Look at the results in this one life: Today, Leroy turned his life around. He’s providing for his sons. And he’s an example for us all. You see work gives people more than a paycheck. It gives them a sense of purpose—a sense of pride. It makes them a part of their community. It gives them the dignity that we all deserve, and we can never forget this essential fact.  Work is good.  Work is dignified.
When we try to help struggling families, we should listen to people like Leroy—because they remind us that every life has the potential for redemption. Their example must inform our approach. And government, government must work with them, not against them.

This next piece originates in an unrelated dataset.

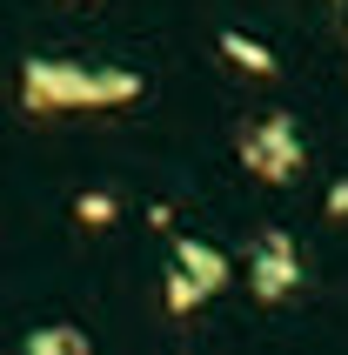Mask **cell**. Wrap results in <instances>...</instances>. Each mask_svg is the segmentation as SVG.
I'll return each instance as SVG.
<instances>
[{"instance_id": "ba28073f", "label": "cell", "mask_w": 348, "mask_h": 355, "mask_svg": "<svg viewBox=\"0 0 348 355\" xmlns=\"http://www.w3.org/2000/svg\"><path fill=\"white\" fill-rule=\"evenodd\" d=\"M74 221H80V228H114V221H121V195H107V188L74 195Z\"/></svg>"}, {"instance_id": "6da1fadb", "label": "cell", "mask_w": 348, "mask_h": 355, "mask_svg": "<svg viewBox=\"0 0 348 355\" xmlns=\"http://www.w3.org/2000/svg\"><path fill=\"white\" fill-rule=\"evenodd\" d=\"M148 94L134 67H107V60H54L27 54L20 60V107L27 114H101V107H128Z\"/></svg>"}, {"instance_id": "277c9868", "label": "cell", "mask_w": 348, "mask_h": 355, "mask_svg": "<svg viewBox=\"0 0 348 355\" xmlns=\"http://www.w3.org/2000/svg\"><path fill=\"white\" fill-rule=\"evenodd\" d=\"M174 268H188L194 282H201V295H221L234 282V261L214 248V241H201V235H181L174 241Z\"/></svg>"}, {"instance_id": "52a82bcc", "label": "cell", "mask_w": 348, "mask_h": 355, "mask_svg": "<svg viewBox=\"0 0 348 355\" xmlns=\"http://www.w3.org/2000/svg\"><path fill=\"white\" fill-rule=\"evenodd\" d=\"M161 302H168V315L181 322V315H194L208 295H201V282H194L188 268H168V282H161Z\"/></svg>"}, {"instance_id": "3957f363", "label": "cell", "mask_w": 348, "mask_h": 355, "mask_svg": "<svg viewBox=\"0 0 348 355\" xmlns=\"http://www.w3.org/2000/svg\"><path fill=\"white\" fill-rule=\"evenodd\" d=\"M302 282H308L302 248H295L281 228H268V235L248 248V295L254 302H288V295H302Z\"/></svg>"}, {"instance_id": "7a4b0ae2", "label": "cell", "mask_w": 348, "mask_h": 355, "mask_svg": "<svg viewBox=\"0 0 348 355\" xmlns=\"http://www.w3.org/2000/svg\"><path fill=\"white\" fill-rule=\"evenodd\" d=\"M234 155H241V168H248L254 181H268V188H288V181L308 175V141H302L295 114H281V107L261 114L254 128H241Z\"/></svg>"}, {"instance_id": "9c48e42d", "label": "cell", "mask_w": 348, "mask_h": 355, "mask_svg": "<svg viewBox=\"0 0 348 355\" xmlns=\"http://www.w3.org/2000/svg\"><path fill=\"white\" fill-rule=\"evenodd\" d=\"M329 221H335V228H348V175L329 181Z\"/></svg>"}, {"instance_id": "8992f818", "label": "cell", "mask_w": 348, "mask_h": 355, "mask_svg": "<svg viewBox=\"0 0 348 355\" xmlns=\"http://www.w3.org/2000/svg\"><path fill=\"white\" fill-rule=\"evenodd\" d=\"M20 349H27V355H87L94 342H87V329H67V322H54V329H34Z\"/></svg>"}, {"instance_id": "5b68a950", "label": "cell", "mask_w": 348, "mask_h": 355, "mask_svg": "<svg viewBox=\"0 0 348 355\" xmlns=\"http://www.w3.org/2000/svg\"><path fill=\"white\" fill-rule=\"evenodd\" d=\"M214 47L228 54V67H241V74H254V80H275V67H281V60H275L261 40H248L241 27H221V34H214Z\"/></svg>"}]
</instances>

But before all else, government must work. It must function.  The government must function because chaos is fertile soil for liberalism. When politicians budget by crisis, what happens? They make deals in the dead of night—far away from public view. Lobbyists sneak in their pet projects. And government grows. Cronyism spreads. It crowds out our communities. And as it lurches from crisis to crisis, it freezes people in fear. In effect, we levy an uncertainty tax on everyone in the nation. We make it impossible for them to plan for the future.
Our budget offers an end to the brinkmanship. It restores regular order. We trim the government back to its proper size. We balance the budget. We give our communities the space that they need to thrive. And we do it all out in the open—just as our Founders envisioned.
The other side can join us in this common-sense goal. Or they can choose the status quo. But they must choose. They can no longer hide behind inaction. The American people deserve an honest account of our challenges—and what is needed to confront them.
We don’t hide our beliefs. We argue for them—because a budget is more than just a list of numbers. It’s an expression of our governing philosophy. And our budget draws a very sharp contrast with the Left. It says to the people—in unmistakable terms—‘They are the party of shared hardship. We are the party of equal opportunity.’

The future's bright.  It's right in front of us.  We can do this.  We need your help; we appreciate your support.

Thank you so much.  Go get 'em, alright everybody?  God bless you guys.  Thank you so much.